SHORT TASK → Which lines in the rows below contain the word "gravel"? Copy out each of those lines in full.

--- start ---

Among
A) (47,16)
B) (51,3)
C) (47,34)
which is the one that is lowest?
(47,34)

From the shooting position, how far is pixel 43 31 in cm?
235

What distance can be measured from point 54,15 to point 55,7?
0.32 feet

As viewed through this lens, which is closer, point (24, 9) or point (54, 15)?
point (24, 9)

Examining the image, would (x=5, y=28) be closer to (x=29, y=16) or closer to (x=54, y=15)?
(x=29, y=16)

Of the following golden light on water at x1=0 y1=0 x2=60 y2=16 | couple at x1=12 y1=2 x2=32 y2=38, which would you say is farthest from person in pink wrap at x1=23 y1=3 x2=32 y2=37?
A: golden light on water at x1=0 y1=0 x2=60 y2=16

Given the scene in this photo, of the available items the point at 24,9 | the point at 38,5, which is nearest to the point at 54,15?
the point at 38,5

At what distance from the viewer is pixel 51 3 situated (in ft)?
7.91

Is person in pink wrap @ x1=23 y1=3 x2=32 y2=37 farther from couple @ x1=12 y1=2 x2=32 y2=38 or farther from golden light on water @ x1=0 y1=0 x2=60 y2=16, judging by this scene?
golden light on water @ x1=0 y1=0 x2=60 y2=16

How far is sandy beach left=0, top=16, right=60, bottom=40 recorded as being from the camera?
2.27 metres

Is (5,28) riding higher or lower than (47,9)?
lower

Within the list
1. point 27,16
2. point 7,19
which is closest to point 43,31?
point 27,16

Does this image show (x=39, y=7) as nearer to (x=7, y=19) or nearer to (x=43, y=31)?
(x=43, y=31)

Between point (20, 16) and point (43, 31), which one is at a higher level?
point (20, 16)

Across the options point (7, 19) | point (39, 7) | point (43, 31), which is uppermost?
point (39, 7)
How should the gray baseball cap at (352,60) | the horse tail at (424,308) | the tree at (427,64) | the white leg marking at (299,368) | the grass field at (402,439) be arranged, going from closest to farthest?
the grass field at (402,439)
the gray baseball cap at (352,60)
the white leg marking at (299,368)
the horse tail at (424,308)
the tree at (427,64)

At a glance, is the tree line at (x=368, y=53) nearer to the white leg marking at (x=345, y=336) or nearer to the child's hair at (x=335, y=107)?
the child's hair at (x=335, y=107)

--- end ---
--- start ---

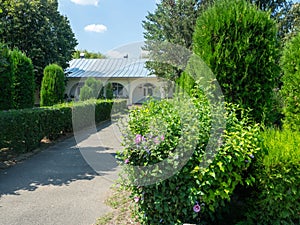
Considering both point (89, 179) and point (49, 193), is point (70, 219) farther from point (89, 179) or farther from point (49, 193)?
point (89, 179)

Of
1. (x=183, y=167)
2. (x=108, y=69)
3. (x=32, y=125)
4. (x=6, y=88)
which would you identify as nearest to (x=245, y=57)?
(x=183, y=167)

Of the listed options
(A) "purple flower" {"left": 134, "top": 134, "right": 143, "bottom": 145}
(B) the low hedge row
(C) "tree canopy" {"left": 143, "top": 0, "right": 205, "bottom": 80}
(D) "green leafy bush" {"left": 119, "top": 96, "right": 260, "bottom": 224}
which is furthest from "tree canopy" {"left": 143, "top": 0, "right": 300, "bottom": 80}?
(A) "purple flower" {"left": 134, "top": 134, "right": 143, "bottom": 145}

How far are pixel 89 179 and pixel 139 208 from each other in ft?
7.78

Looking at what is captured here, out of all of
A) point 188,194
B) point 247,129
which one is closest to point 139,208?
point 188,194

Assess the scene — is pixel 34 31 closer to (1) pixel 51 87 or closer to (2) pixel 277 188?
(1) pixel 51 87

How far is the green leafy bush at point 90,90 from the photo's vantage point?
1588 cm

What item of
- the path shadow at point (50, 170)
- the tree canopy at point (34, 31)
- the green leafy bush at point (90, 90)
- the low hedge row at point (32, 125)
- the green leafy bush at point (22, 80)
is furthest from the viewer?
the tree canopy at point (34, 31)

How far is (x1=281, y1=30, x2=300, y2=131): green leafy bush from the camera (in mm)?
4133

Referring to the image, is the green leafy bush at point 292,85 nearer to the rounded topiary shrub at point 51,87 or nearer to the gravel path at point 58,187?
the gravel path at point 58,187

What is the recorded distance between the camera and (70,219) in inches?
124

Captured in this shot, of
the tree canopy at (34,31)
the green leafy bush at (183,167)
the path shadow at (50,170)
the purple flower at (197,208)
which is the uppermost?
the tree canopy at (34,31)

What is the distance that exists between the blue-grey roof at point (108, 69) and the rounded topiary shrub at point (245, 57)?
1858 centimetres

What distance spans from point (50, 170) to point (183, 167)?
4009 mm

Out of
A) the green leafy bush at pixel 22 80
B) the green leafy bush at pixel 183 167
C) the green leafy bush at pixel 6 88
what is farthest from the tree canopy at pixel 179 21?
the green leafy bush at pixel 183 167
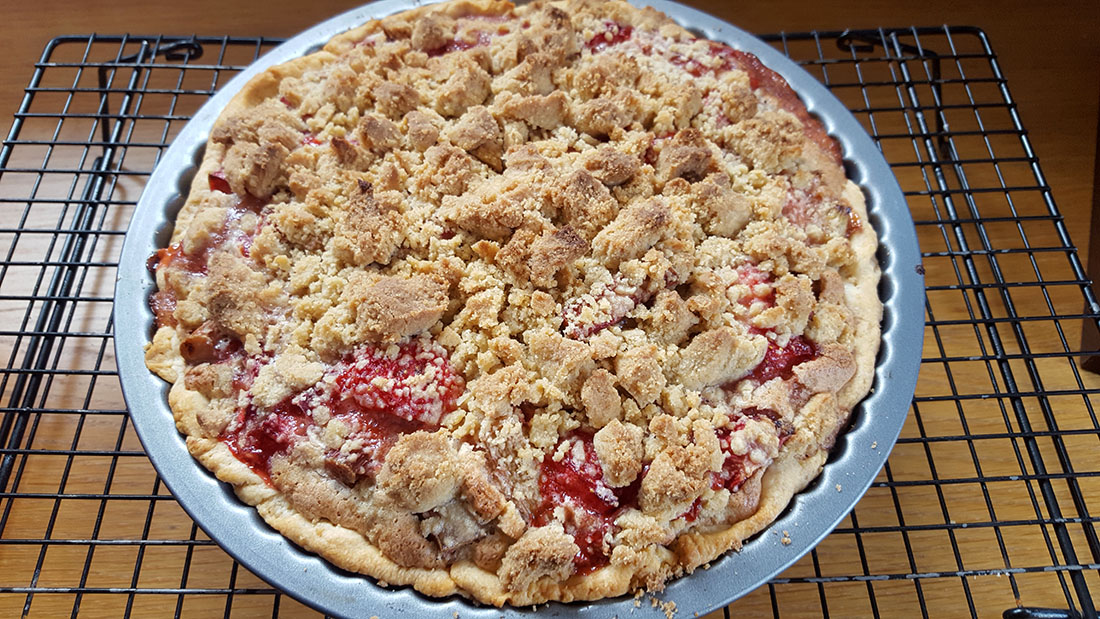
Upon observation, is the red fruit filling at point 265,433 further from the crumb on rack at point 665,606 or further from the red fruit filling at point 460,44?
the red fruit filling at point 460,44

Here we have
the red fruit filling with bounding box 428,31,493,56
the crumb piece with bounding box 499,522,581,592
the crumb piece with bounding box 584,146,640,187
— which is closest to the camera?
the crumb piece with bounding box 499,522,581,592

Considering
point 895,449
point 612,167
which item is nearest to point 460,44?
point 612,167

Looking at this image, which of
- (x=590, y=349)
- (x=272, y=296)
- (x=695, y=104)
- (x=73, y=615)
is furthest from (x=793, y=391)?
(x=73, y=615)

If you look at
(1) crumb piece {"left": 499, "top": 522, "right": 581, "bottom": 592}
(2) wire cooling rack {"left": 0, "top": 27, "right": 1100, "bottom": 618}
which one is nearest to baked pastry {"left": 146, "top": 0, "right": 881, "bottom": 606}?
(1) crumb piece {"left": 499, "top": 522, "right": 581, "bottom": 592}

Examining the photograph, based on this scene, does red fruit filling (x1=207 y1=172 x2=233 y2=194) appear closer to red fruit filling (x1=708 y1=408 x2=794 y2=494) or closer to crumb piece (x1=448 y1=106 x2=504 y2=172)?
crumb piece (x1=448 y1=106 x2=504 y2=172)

--- end ---

RESULT OF THE EXERCISE →
Referring to the image, is the green leafy bush at point 292,85 nearer to the rounded topiary shrub at point 51,87 or nearer to the gravel path at point 58,187?
the gravel path at point 58,187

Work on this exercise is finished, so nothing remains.